ACL Healing is a 4 part series based off insights from “The Wounded Heart” by Dr. Dan Allender.

How can we move past the wounds in our life that steal our joy and desire to love and be loved? How can we find healing and begin to live that abundant life God desires to give us? There are three painful, difficult, and yet totally worthwhile steps – a lifelong process really – that open the door to healing our wounds. (If you’re starting here, before you go any further, please read the first part of this series and answer the critical question.)

What are your wounds? Maybe you were bullied at school and you carry great shame and anger from it. Maybe someone abused you and left you with a sense of powerlessness and self-contempt. Maybe you struggle with addictions – substances or behaviours.

When we want healing from our wounds, the tendency is to look at the most obvious manifestations. Nothing wrong with that but the real work is to look below the surface. Was there a situation, environment, or relationship that made you vulnerable and at risk?

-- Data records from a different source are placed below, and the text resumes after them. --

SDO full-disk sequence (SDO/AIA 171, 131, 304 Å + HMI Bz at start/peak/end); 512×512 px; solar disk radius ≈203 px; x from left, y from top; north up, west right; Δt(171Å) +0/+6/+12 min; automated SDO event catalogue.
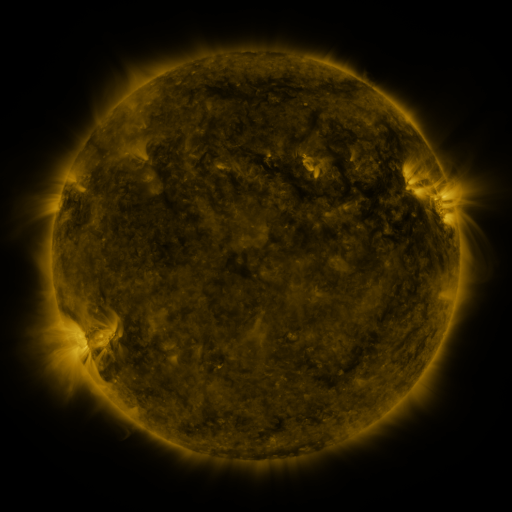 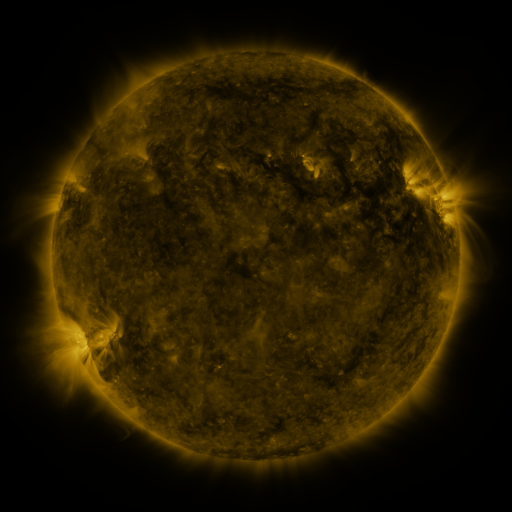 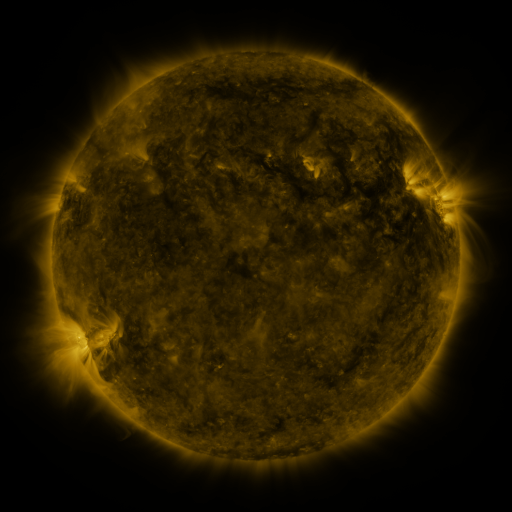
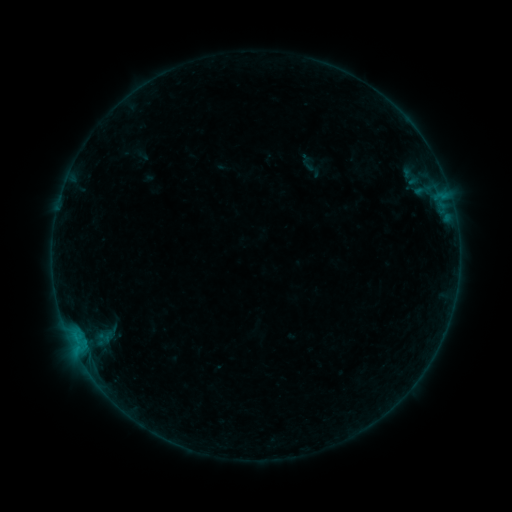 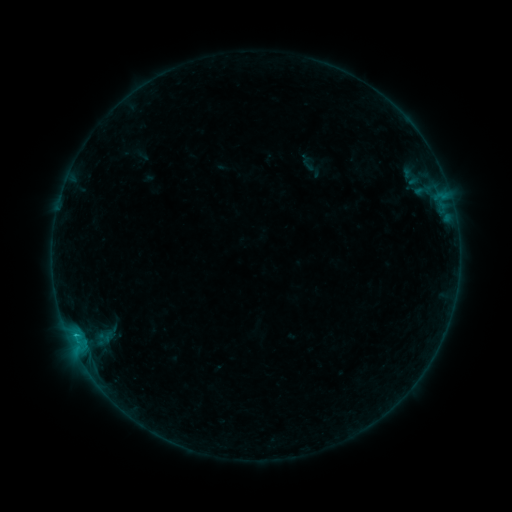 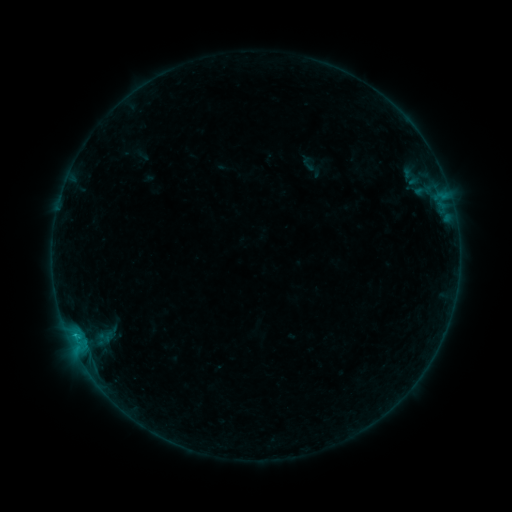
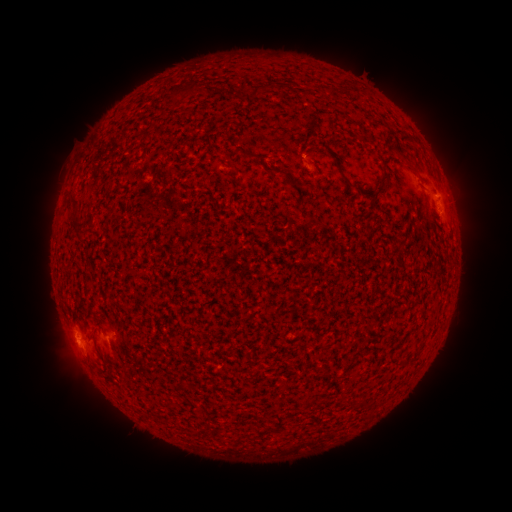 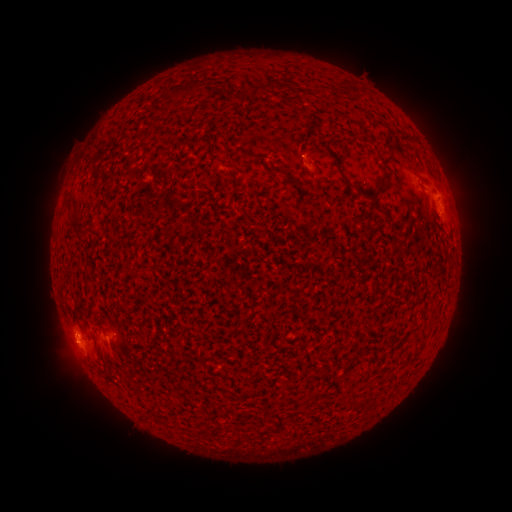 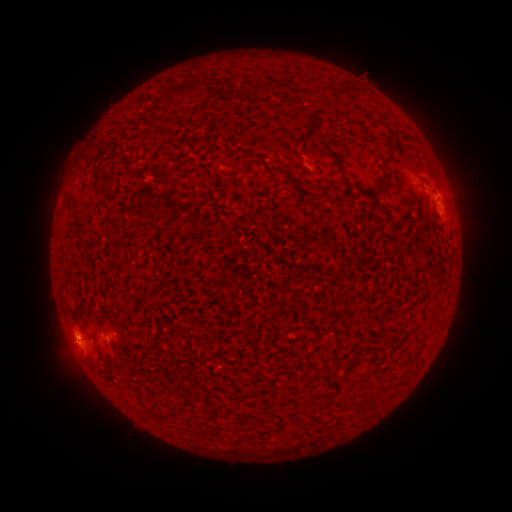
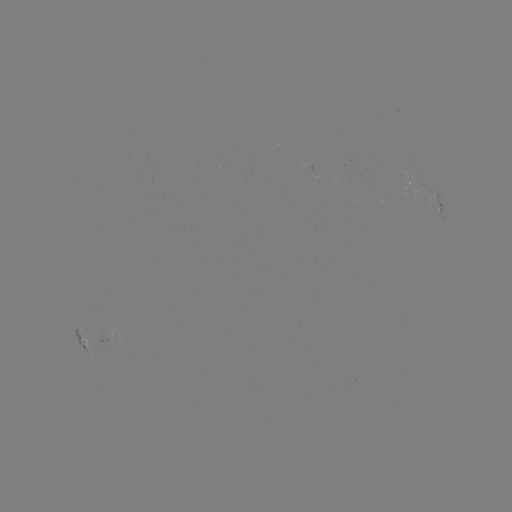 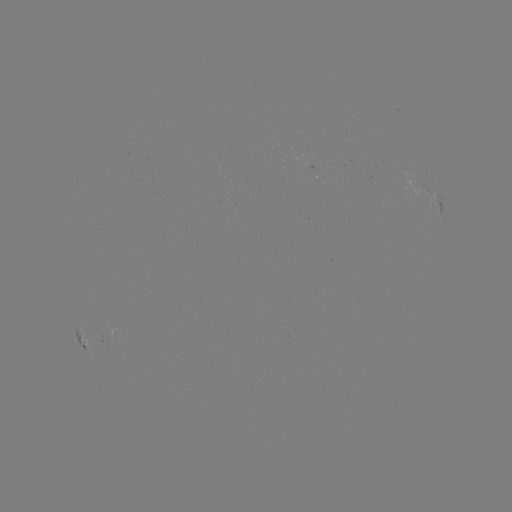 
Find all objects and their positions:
B3.1 flare: (76, 333)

What did that situation, environment, or relationship teach you about yourself (your worth and belonging?), how to relate to others, even how to live?


“The work of restoration cannot begin until a problem is fully faced.” Dan Allender

Healing begins with acknowledgement because God can only heal or change that which we are willing to acknowledge. We must acknowledge our losses and the injustices done to us that left us vulnerable to being wounded. It’s recognizing that we were ripped off from a loving environment or maybe we were not well protected by our caregivers; perhaps it was blatant neglect or even a hostile environment.  Whatever your brokenness is, it is acknowledged through self-awareness, acceptance (like giving up trying to change the past?), and even grieving the loss.

The process of acknowledgement is ongoing because our wounds are many layered. We may need to  move slowly and gently, perhaps with the help of a professional counsellor. It can be overwhelming to face the sources of our brokenness all at once. But to be truly alive, face them we must.